Troubleshooting Linux Servers
top and Other Basic System Tools
You thought you had it all working, didn't you? But then your users report slowdowns, or your logfiles are empty, or jobs don't run-- so how do you find out what's going on?You thought you had it all working, didn't you? And then you find out that your process you thought was running and collecting data hasn't reported anything for two hours. Or maybe it's something on the desktop -- your browser has frozen and isn't responding. Or suddenly everything's gotten really slow and you're not sure why. And this happens every few days, and you're tired of it.
How do you find out what's going on in your running processes?
top and other basic system tools
All the techniques discussed here require a process ID. If you know the name of the process that's stuck or running wild, you can get its PID with ps aux | grep processname. Otherwise, you can usually find high-CPU processes with top:
Tasks: 114 total, 1 running, 113 sleeping, 0 stopped, 0 zombie
Cpu(s): 1.2%us, 0.6%sy, 0.6%ni, 96.0%id, 1.6%wa, 0.0%hi, 0.0%si, 0.0%st
Mem: 4053756k total, 1059196k used, 2994560k free, 305236k buffers
Swap: 2249060k total, 0k used, 2249060k free, 465112k cached
PID USER PR NI VIRT RES SHR S %CPU %MEM TIME+ COMMAND
3055 akkana 20 0 160m 39m 18m S 39 1.0 0:02.83 plugin-containe
2223 akkana 20 0 330m 107m 26m S 16 2.7 0:51.33 firefox-bin
65 root 20 0 0 0 0 S 2 0.0 0:00.34 kondemand/0
1586 root 20 0 71712 22m 8244 S 2 0.6 0:24.87 Xorg
1 root 20 0 2748 1612 1216 S 0 0.0 0:00.37 init
2 root 20 0 0 0 0 S 0 0.0 0:00.00 kthreadd
3 root RT 0 0 0 0 S 0 0.0 0:00.00 migration/0
...and so on
By default, top starts with the processes that are eating the most CPU. In this case, Firefox isn't stuck, but it is running flash, so the browser and its helper app are together taking up 45% of CPU. That's not a killer, but if the system is slow and you see a process using around 99% CPU, you've found the culprit.

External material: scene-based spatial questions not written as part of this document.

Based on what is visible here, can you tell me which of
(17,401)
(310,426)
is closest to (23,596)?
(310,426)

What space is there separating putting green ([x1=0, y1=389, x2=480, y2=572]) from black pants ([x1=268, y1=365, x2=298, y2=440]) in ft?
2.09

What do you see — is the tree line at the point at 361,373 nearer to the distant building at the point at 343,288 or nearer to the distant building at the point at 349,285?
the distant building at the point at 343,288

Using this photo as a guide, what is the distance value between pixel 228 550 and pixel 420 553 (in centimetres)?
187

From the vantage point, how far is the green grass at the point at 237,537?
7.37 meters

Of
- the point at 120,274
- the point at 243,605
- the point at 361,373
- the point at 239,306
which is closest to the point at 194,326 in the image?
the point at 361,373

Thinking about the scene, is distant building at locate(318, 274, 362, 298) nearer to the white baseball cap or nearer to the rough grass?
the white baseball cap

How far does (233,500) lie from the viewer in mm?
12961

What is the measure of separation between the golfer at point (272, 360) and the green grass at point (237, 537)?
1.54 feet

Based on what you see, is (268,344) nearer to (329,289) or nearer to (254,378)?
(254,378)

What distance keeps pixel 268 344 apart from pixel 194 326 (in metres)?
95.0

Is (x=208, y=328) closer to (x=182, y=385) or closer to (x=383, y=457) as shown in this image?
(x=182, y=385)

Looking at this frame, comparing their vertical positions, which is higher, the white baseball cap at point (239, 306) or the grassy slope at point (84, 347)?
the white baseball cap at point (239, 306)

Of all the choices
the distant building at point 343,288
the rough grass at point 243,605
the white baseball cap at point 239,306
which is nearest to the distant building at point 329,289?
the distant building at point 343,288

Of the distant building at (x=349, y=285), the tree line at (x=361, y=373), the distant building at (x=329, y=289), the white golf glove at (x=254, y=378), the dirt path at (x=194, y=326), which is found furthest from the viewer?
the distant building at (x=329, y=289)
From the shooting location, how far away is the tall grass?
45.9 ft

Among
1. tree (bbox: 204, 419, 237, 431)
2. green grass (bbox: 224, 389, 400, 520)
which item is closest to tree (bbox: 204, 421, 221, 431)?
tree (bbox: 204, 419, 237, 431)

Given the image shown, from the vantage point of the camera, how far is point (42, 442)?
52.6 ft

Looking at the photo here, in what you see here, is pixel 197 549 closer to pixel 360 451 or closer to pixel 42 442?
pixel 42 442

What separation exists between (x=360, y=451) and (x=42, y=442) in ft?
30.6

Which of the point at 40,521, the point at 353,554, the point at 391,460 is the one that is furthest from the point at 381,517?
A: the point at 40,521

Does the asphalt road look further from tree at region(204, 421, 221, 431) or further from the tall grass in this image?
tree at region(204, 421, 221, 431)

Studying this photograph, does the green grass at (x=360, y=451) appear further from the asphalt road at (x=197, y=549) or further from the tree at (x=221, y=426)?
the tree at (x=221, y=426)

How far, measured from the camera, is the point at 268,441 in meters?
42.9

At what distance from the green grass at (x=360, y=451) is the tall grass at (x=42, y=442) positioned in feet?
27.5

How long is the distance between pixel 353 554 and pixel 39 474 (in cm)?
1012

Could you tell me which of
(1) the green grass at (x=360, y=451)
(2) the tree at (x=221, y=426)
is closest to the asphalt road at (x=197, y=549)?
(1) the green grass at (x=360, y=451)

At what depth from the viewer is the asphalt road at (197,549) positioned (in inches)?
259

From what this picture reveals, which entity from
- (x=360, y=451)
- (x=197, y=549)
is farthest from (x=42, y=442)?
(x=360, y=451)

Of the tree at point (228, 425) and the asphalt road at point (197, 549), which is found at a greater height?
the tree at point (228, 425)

Once you've identified the process, how do you find out more about what it's doing?
strace
strace is a useful program that shows system calls as they happen.

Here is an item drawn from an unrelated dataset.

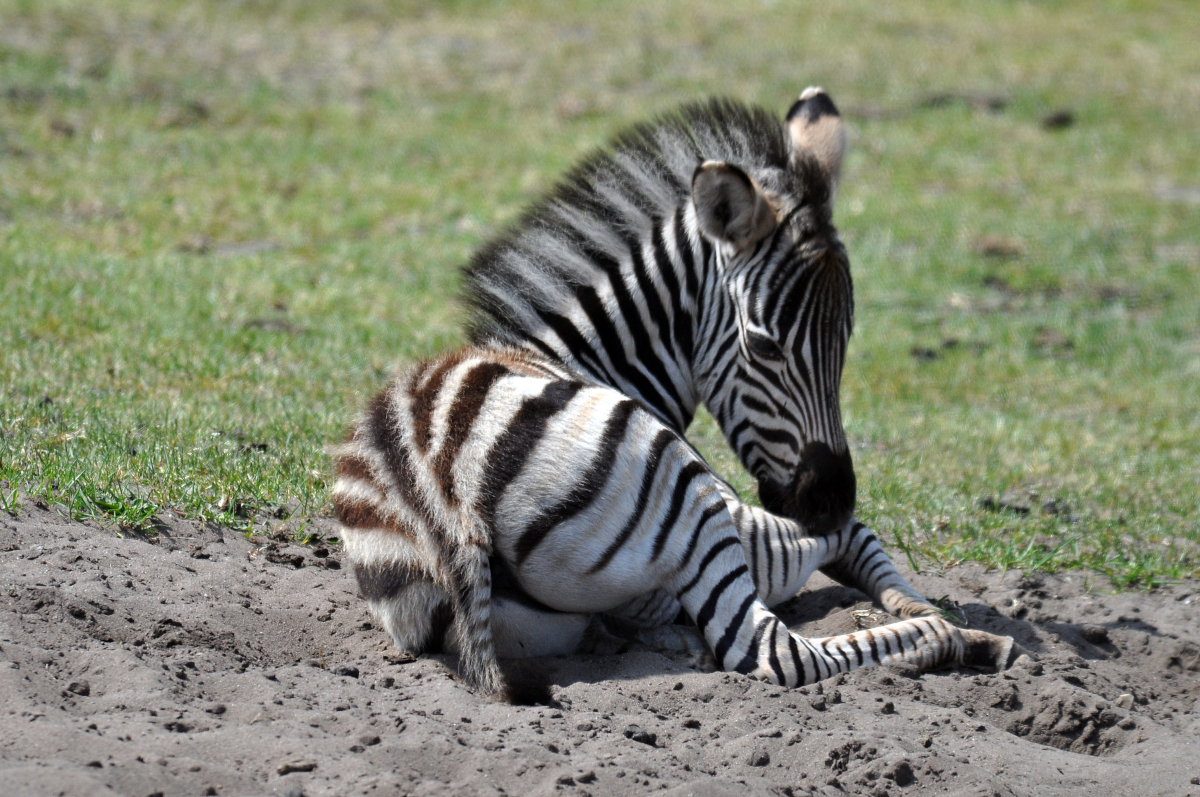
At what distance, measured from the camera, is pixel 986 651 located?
15.8 feet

System calls include file operations like read, write and open, timeouts and signals, network operations, and assorted other ways to get or set system information. You can read a general overview with man 2 intro or a long list of all available calls with man 2 syscalls.
This all may sound a bit arcane, but sometimes watching strace output will tell you why a program is failing -- maybe it's waiting for the network, or repeatedly trying to open a file that doesn't exist.
You can run a program under strace, e.g. strace firefox. But more often, you'll want to attach to a process that's already running. Get the process ID from ps or top, then use strace -p.
Suppose I have a process that seems to have hung: top says it's not using any CPU, but it's stuck and hasn't done anything in half an hour.
$ strace -p 3672 Process 3672 attached - interrupt to quit recv(3,... strace just stops there, with the cursor in the middle of a line. What's up?
The program is waiting for the recv system call. Hit Ctrl-C to exit strace, then use apropos:
$ apropos recv recv (2) - receive a message from a socket recvfrom (2) - receive a message from a socket recvmsg (2) - receive a message from a socket
So the process is waiting to read something from a network socket. That's some progress, anyway.
Wait, how do you test this stuff?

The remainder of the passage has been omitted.